Lettere in redazione
Lo scienziato ateo convertito dal genoma
Contrariamente a quanto si pensa, molti scienziati sono credenti e ritengono che ogni scoperta scientifica è un passo in avanti nella spiegazione di come Qualcuno ha pensato che andasse regolato il mondo.
Il mese scorso è stato nominato membro della Pontificia Accademia delle Scienze il celebre genetista statunitense Francis Collins, già direttore del «National Human genome research institute», più noto come «Progetto genoma». Sotto la sua direzione, si è giunti alla mappatura dell’intero patrimonio genetico dell’uomo.
Una volta ateo convinto, dopo aver studiato la meravigliosa complessità del genoma umano, Collins ha cambiato idea e ha dichiarato: «La scienza non ha come suo scopo diretto quello di dimostrare l’esistenza di Dio, ma può essere un primo gradino per arrivare poi, con un ragionamento filosofico, a Dio».

###

Esercizi da svolgere »
1. Riporti il testo del brano su Francis Collins a partire da "Lettere in redazione" e proseguendo fino a "regolato il mondo.".
2. Secondo il brano su Francis Collins, di quale istituzione è stato nominato membro il genetista?
3. Prosegua il brano su Francis Collins dopo la sua ultima frase.

###

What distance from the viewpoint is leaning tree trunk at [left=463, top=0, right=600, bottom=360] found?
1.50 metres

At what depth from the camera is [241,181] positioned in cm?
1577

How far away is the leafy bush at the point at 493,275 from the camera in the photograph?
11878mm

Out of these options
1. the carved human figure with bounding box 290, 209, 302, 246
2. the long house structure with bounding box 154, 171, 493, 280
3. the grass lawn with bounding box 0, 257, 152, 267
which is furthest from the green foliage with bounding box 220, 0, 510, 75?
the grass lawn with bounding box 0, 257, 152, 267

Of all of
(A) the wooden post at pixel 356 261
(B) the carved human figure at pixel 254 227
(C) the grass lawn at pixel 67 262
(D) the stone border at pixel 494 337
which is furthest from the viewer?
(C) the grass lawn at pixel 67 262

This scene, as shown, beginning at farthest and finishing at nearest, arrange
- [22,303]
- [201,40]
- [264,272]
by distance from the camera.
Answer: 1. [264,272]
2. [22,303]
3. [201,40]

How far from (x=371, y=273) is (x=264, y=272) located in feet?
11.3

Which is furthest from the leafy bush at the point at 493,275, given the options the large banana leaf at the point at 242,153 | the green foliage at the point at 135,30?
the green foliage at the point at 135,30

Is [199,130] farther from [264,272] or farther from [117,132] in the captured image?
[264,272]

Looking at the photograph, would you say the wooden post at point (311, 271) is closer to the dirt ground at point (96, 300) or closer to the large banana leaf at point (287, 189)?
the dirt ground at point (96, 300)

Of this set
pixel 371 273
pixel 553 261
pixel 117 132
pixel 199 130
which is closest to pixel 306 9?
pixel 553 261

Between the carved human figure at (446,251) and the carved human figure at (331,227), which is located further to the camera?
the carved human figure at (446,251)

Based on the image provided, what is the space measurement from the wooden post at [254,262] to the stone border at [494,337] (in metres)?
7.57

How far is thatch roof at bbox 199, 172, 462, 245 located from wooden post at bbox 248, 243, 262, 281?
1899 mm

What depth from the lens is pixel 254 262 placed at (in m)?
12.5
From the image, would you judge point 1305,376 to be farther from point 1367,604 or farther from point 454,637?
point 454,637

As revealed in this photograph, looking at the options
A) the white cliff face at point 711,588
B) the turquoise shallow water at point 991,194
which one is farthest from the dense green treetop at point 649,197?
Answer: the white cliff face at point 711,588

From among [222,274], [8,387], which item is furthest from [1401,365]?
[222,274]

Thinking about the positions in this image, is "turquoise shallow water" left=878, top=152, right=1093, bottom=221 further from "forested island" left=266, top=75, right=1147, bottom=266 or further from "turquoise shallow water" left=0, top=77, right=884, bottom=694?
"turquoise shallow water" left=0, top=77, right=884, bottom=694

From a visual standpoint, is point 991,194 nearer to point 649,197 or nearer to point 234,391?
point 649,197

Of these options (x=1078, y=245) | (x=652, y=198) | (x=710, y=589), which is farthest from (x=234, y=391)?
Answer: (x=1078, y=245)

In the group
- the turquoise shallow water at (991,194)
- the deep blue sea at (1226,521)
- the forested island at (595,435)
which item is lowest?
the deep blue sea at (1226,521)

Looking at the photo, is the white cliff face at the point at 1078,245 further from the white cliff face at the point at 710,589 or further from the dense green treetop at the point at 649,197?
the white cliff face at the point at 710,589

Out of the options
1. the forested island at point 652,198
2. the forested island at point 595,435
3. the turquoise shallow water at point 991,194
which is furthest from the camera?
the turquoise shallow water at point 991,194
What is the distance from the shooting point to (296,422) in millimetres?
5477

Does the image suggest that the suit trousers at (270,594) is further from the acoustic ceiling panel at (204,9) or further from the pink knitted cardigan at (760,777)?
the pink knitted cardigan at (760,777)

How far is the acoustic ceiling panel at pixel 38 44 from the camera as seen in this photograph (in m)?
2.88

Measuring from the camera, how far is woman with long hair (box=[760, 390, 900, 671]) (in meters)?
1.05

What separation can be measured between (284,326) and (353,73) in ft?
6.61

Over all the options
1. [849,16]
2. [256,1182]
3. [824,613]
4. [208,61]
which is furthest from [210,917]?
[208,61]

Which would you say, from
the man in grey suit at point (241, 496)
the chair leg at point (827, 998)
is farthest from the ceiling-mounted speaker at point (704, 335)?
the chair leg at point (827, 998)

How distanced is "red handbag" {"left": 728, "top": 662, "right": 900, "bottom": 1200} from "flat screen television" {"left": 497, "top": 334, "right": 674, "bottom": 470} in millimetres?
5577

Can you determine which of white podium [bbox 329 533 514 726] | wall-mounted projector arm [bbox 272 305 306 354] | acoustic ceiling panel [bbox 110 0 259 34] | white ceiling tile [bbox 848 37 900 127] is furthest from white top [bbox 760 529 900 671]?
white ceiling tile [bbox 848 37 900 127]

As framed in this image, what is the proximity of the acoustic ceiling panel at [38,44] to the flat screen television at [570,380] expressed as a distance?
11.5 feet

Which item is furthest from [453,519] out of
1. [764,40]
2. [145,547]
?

###

Soluzioni degli esercizi »
1.
Lettere in redazione
Lo scienziato ateo convertito dal genoma
Contrariamente a quanto si pensa, molti scienziati sono credenti e ritengono che ogni scoperta scientifica è un passo in avanti nella spiegazione di come Qualcuno ha pensato che andasse regolato il mondo.

2. Della Pontificia Accademia delle Scienze.

3.
A quanto lei giustamente scrive vorrei aggiungere che il professor Collins si occupa da tempo del tema dei rapporti tra scienza e fede, sul quale nel 2006 ha pubblicato il volume «The Language of God: A Scientist Presents Evidence for Belief», tradotto in Italia nel 2007 per i tipi di Sperling e Kupfer («Il linguaggio di Dio. Alla ricerca dell’armonia tra scienza e fede», e17). Si tratta di un lavoro molto interessante, dove racconta il suo percorso di conversione. Le sue «prove» sull’esistenza di Dio si basano soprattutto sul principio antropico (cioè la sorprendente convergenza delle costanti fisiche fondamentali dell’universo verso le condizioni che rendono possibile la vita sulla Terra) e sull’esistenza della legge morale. «Nessuno degli argomenti che sviluppo ne Il linguaggio di Dio ha dichiarato in un’intervista Collins ha la pretesa di essere una prova. Se l’argomento della legge morale dovesse risultare debole e saltasse fuori che le nostre tendenze altruistiche possono essere spiegate sulla base dell’evoluzione darwiniana, la mia fede non ne sarebbe scossa. Ma non credo che sia probabile, dato che, primo, l’evoluzione opera sugli individui, non sui gruppi (e Richard Dawkins su questo è d’accordo). Secondo, l’evoluzione riguarda solo la capacità di un individuo di trasmettere il proprio Dna meglio dei concorrenti. Terzo, proprio per questo il gesto di una persona che aiuta un’altra a rischio della vita è uno scandalo per l’evoluzione, e dovrebbe essere qualcosa a cui noi umani guarderemmo con scherno, non con ammirazione. Tenga presente anche la conseguenza dell’argomento che la legge morale sarebbe un puro risultato dell’evoluzione: vorrebbe dire che il nostro senso del bene e del male è una pura illusione, uno sporco trucco della selezione naturale, con nessun significato di valore di alcun tipo».